▸ Exercise objective
Once "Carte Pokémon: Rongrigou" turns up in a line below, reproduce that line and those after it exactly, stopping after the line with "Президенту США Бараку"; leave pictures out.

▸ Input records
******

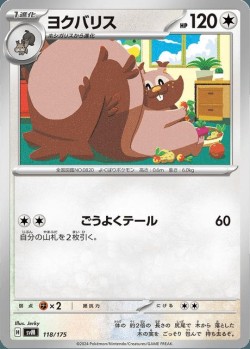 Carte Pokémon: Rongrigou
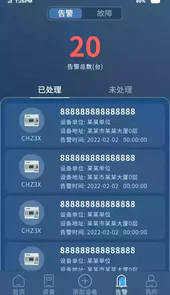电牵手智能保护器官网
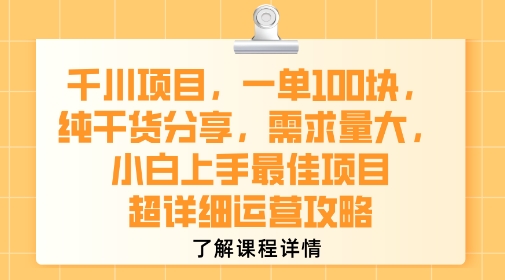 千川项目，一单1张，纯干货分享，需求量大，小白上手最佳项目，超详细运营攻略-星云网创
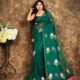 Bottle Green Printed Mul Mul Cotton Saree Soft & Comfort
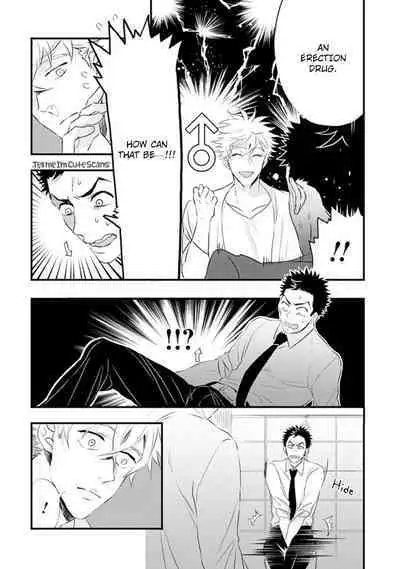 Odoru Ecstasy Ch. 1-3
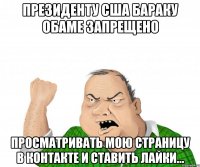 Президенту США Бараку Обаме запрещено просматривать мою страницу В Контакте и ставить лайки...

******

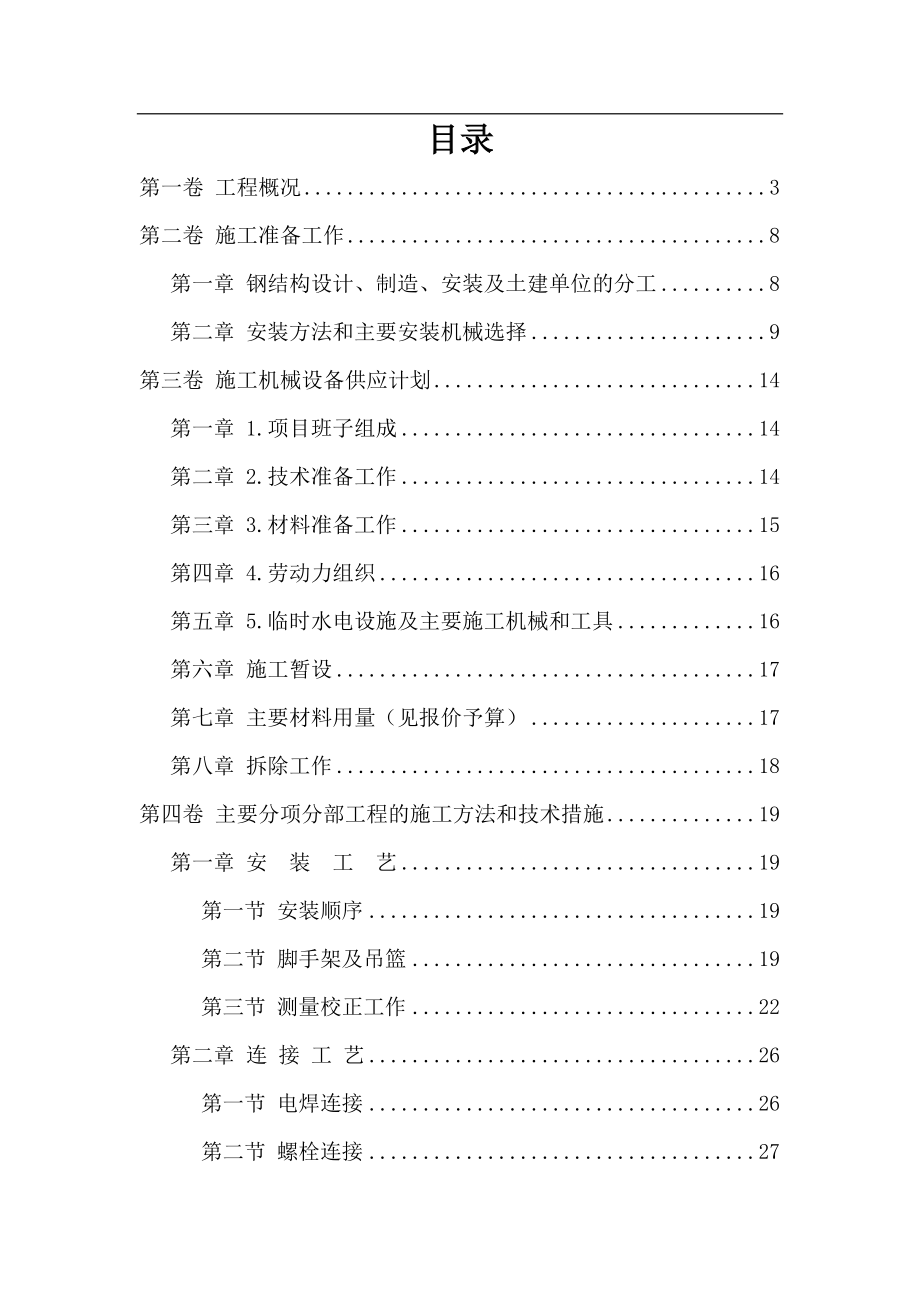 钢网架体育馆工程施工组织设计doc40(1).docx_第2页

******

▸ Task response
 Carte Pokémon: Rongrigou
电牵手智能保护器官网
 千川项目，一单1张，纯干货分享，需求量大，小白上手最佳项目，超详细运营攻略-星云网创
 Bottle Green Printed Mul Mul Cotton Saree Soft & Comfort
 Odoru Ecstasy Ch. 1-3
 Президенту США Бараку Обаме запрещено просматривать мою страницу В Контакте и ставить лайки...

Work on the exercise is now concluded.